It thus appears that anyone who has worked for the EU Commission risks their pension if they dare criticise it.
Lord Mandelson is entitled to the cash because he was the EU's trade commissioner from November 2004 to the middle of last year.
Under the terms of the deal, he will receive an index-linked pension of £31,000 a year when he turns 65. The cost of buying such a deal on the private market would be £550,000.
This is in addition to more than £234,000 of "top-up" salary payments and a £15,000 resettlement fee which he will receive over the next three years.
However, European Union rules show that if he speaks out against Europe as a former Commissioner he could be stripped of his pension altogether.
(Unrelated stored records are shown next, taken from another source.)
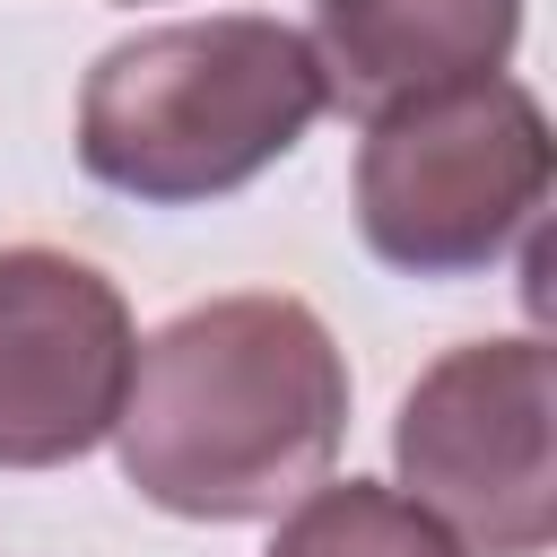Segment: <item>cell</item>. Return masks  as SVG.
Instances as JSON below:
<instances>
[{
    "label": "cell",
    "mask_w": 557,
    "mask_h": 557,
    "mask_svg": "<svg viewBox=\"0 0 557 557\" xmlns=\"http://www.w3.org/2000/svg\"><path fill=\"white\" fill-rule=\"evenodd\" d=\"M348 435V366L305 296H209L139 339L113 453L122 479L183 522H261L331 479Z\"/></svg>",
    "instance_id": "obj_1"
},
{
    "label": "cell",
    "mask_w": 557,
    "mask_h": 557,
    "mask_svg": "<svg viewBox=\"0 0 557 557\" xmlns=\"http://www.w3.org/2000/svg\"><path fill=\"white\" fill-rule=\"evenodd\" d=\"M331 113L313 44L278 17H183L113 44L78 87V165L148 209H191L278 165Z\"/></svg>",
    "instance_id": "obj_2"
},
{
    "label": "cell",
    "mask_w": 557,
    "mask_h": 557,
    "mask_svg": "<svg viewBox=\"0 0 557 557\" xmlns=\"http://www.w3.org/2000/svg\"><path fill=\"white\" fill-rule=\"evenodd\" d=\"M548 200V113L531 87L470 78L366 122L357 226L366 252L409 278H470L505 261Z\"/></svg>",
    "instance_id": "obj_3"
},
{
    "label": "cell",
    "mask_w": 557,
    "mask_h": 557,
    "mask_svg": "<svg viewBox=\"0 0 557 557\" xmlns=\"http://www.w3.org/2000/svg\"><path fill=\"white\" fill-rule=\"evenodd\" d=\"M392 461L409 505H426L479 557H540L557 540V366L548 339H470L435 357L400 418Z\"/></svg>",
    "instance_id": "obj_4"
},
{
    "label": "cell",
    "mask_w": 557,
    "mask_h": 557,
    "mask_svg": "<svg viewBox=\"0 0 557 557\" xmlns=\"http://www.w3.org/2000/svg\"><path fill=\"white\" fill-rule=\"evenodd\" d=\"M139 331L122 287L52 244H0V470H61L122 418Z\"/></svg>",
    "instance_id": "obj_5"
},
{
    "label": "cell",
    "mask_w": 557,
    "mask_h": 557,
    "mask_svg": "<svg viewBox=\"0 0 557 557\" xmlns=\"http://www.w3.org/2000/svg\"><path fill=\"white\" fill-rule=\"evenodd\" d=\"M522 0H313V70L322 96L357 122L496 78L513 61Z\"/></svg>",
    "instance_id": "obj_6"
},
{
    "label": "cell",
    "mask_w": 557,
    "mask_h": 557,
    "mask_svg": "<svg viewBox=\"0 0 557 557\" xmlns=\"http://www.w3.org/2000/svg\"><path fill=\"white\" fill-rule=\"evenodd\" d=\"M270 557H461V540L383 479H313L287 505Z\"/></svg>",
    "instance_id": "obj_7"
}]
</instances>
Documents seen by campaigners show that Lord Mandelson and other Commissioners have to abide by certain obligations "both during and after their term of office".
One of these obligations as a staff member of the Commission is to maintain a "duty of loyalty to the Communities".
The rules also note that "an official has the right to freedom of expression, with due respect to the principles of loyalty and impartiality".
If they fail to demonstrate loyalty to the EU, Lord Mandelson can be "deprived of his right to a pension or other benefits", the rules say.
The TaxPayers' Alliance, the campaign group that has uncovered the threat to his pension, said Lord Mandelson had to resolve this "conflict of interest".